Probably(even if rather unhappily so). But the crux of what makes white weddings work is ‘the man who makes it clear you aren’t a virgin has to marry you’, not ‘men dont get premarital sex’- even if the latter is still discouraged(rightly).

I did have a ‘duty’ frame in mind, but what I was really trying to get at in my post was- different people have different duties. Sometimes this looks unfair, but it’s because people are different.

I did have a ‘duty’ frame in mind, but what I was really trying to get at in my post was- different people have different duties.

Part of the problem is that underneath those surface differences, those varied daily duties were (and were explicitly claimed to be) the exact same set of primary duties: work as hard as you can, deny yourself, give up your life for those weaker than you, obey those set by God in authority over you. People forget that this cosmic hierarchy used to entail quite a lot of frictional social-class-based and age-based role rigidity, as well, so everybody had the daily experience of both authority and submission. In European trad systems, for example, the working man needs to obey both his lady and his lord and doff his cap to his betters of both sexes, everybody needs to obey the priest, who in turn needs to obey the bishop who needs to obey the Pope, etc. Sons and daughters need to obey both their mothers and their fathers, even as they reach uppity young adulthood. Of course, few humans are good at either authority or submission, so there are endless quarrels about boundaries for all this. But it's really clear how all of the role systems are upheld by the same explicitly analogical thinking and grounded in presumptions of not just difference but also similarity across stations.

The interesting corollary to this is that the dismantling of various family roles flows directly from the (economically-driven) political movement to dismantle class, legal and religious hierarchies, and is driven by exactly the same appeals to natural self-ownership, liberty of conscience and inborn equality before God. Although the US does pass through a couple of decades where class/political/religious hierarchy is gone but some limited gender hierarchy still holds, I don't think it's a stable equilibrium. For the middling sort, the system inevitably gets torn apart by the inherent contradictions in believing strongly in class mobility and spiritual self-determination but not in gender mobility or family self-determination.

Once you're committed to a class ethos of "you are not born to any fixed (economic) station, you can be anything you want to be!
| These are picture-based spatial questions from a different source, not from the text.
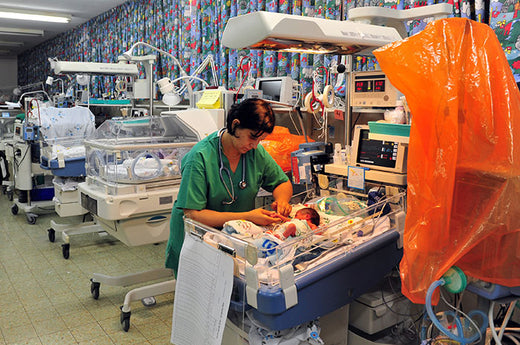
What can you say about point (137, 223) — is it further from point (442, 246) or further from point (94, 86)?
point (94, 86)

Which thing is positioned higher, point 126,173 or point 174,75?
point 174,75

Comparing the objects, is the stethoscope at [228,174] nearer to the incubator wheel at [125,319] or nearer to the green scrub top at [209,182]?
the green scrub top at [209,182]

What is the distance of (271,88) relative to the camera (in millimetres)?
3516

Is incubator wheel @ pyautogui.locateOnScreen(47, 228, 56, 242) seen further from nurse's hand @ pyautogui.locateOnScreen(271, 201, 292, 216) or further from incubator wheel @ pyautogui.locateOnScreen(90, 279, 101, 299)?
nurse's hand @ pyautogui.locateOnScreen(271, 201, 292, 216)

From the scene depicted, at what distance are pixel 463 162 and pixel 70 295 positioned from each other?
2813 millimetres

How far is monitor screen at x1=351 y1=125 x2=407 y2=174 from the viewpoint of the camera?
2.02 metres

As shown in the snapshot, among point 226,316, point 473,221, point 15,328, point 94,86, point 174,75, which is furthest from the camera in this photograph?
point 94,86

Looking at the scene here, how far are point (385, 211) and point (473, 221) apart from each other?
0.58 metres

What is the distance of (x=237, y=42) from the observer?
6.22 ft

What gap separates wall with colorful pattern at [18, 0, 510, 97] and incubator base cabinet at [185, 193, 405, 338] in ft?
4.03

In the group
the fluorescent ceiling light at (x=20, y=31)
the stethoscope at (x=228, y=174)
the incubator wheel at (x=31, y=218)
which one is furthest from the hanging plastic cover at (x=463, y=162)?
the fluorescent ceiling light at (x=20, y=31)

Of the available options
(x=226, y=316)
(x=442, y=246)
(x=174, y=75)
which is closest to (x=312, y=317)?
(x=226, y=316)

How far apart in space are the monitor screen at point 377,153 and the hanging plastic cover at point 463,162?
1.88 ft

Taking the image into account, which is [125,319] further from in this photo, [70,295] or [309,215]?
[309,215]
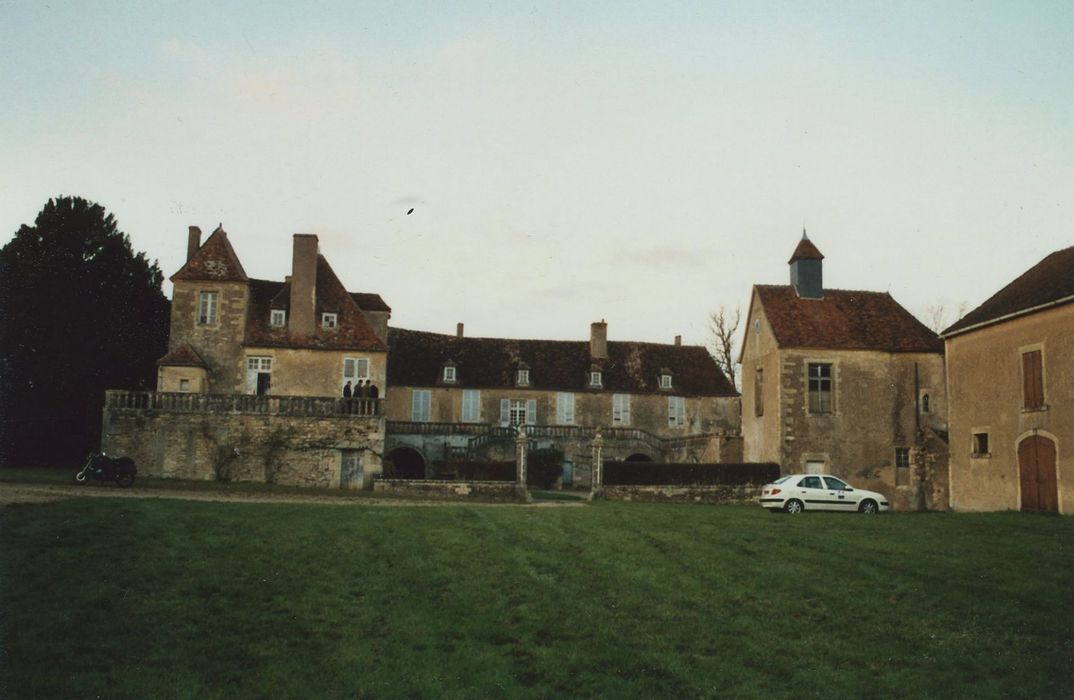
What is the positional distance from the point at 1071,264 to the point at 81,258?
122ft

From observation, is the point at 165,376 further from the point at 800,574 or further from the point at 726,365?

You should use your talents to try to rise in the world, in accord with your individual desires," then it's pretty hard to maintain the exact opposite line as regards genitalia. Even for yourself, I wonder if you'd get behind a system where a wife's natural duty to [whatever] implied that you also had a natural duty to obey your parents and go to college as they wished?

I did do as my parents wished- they agreed to HVAC. There were job plans they vetoed. I presented an alternative plan to their preference for me to go to college and they accepted it.
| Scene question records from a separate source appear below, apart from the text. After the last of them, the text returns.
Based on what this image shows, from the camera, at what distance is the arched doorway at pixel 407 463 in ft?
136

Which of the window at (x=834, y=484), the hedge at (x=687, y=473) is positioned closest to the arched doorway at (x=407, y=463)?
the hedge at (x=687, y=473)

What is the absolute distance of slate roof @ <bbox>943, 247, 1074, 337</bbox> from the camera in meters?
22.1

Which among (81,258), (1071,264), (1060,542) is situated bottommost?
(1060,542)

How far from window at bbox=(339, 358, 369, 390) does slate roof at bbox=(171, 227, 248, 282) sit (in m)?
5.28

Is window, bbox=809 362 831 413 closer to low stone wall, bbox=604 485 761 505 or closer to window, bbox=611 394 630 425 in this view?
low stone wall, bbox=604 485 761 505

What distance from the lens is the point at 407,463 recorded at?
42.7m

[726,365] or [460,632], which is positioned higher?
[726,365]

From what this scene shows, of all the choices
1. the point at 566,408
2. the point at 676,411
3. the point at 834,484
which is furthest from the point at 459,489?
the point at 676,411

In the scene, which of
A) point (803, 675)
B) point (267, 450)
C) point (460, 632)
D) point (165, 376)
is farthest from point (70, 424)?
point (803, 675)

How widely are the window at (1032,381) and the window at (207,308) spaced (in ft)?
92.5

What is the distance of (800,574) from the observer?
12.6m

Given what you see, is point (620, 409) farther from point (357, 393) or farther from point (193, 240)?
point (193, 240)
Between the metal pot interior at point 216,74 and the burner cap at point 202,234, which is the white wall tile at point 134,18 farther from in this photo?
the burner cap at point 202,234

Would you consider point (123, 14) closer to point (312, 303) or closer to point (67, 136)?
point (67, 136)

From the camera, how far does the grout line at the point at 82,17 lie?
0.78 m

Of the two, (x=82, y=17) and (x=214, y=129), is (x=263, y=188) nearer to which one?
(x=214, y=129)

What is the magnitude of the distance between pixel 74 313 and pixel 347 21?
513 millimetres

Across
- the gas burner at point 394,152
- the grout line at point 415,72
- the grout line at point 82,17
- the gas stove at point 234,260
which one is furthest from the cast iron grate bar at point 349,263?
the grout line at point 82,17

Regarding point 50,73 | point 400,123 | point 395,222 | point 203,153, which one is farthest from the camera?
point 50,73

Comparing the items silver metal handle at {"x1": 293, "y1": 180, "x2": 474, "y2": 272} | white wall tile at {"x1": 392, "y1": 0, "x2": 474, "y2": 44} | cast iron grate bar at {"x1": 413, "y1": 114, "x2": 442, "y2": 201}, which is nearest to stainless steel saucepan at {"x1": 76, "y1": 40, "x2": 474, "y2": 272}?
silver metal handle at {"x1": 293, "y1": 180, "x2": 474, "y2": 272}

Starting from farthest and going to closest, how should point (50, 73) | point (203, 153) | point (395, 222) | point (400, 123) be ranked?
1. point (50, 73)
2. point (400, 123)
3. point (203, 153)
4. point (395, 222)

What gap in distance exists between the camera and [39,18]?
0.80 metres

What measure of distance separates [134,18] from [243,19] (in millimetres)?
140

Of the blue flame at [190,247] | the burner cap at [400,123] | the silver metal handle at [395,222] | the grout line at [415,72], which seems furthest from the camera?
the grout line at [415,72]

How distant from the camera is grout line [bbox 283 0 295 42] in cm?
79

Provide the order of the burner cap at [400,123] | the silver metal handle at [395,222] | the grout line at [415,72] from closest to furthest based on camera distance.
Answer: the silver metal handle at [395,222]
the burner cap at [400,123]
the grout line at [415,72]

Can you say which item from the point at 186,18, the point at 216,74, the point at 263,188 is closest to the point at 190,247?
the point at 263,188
Fair, but that delicate interaction happened in a deeply individualistic society where you had the leverage of both parties knowing it was your right to choose. Tilt the conventional balance back toward hierarchy, connection, fixed roles and knowing your place, and now the peremptory or even tyrannical father comes back into the Overton window - the sort of father who is empowered to command rather than negotiate, who can refuse consent to a minor child's marriage or force an apprenticeship and back that up with physical discipline, and who has the right to make those decisions as he pleases without necessarily consulting his son.

Also back in the Overton window would be the full weight of social and political censure against rebellious subjects, disobedient sons, disorderly commoners, runaway 'prentices, religious heretics (I hope you're not Protestant?), innovators and entrepreneurs, misers and profiteers, and various other social groups who our present-day society lauds to the skies precisely for not accepting their customary role and place in the order of things.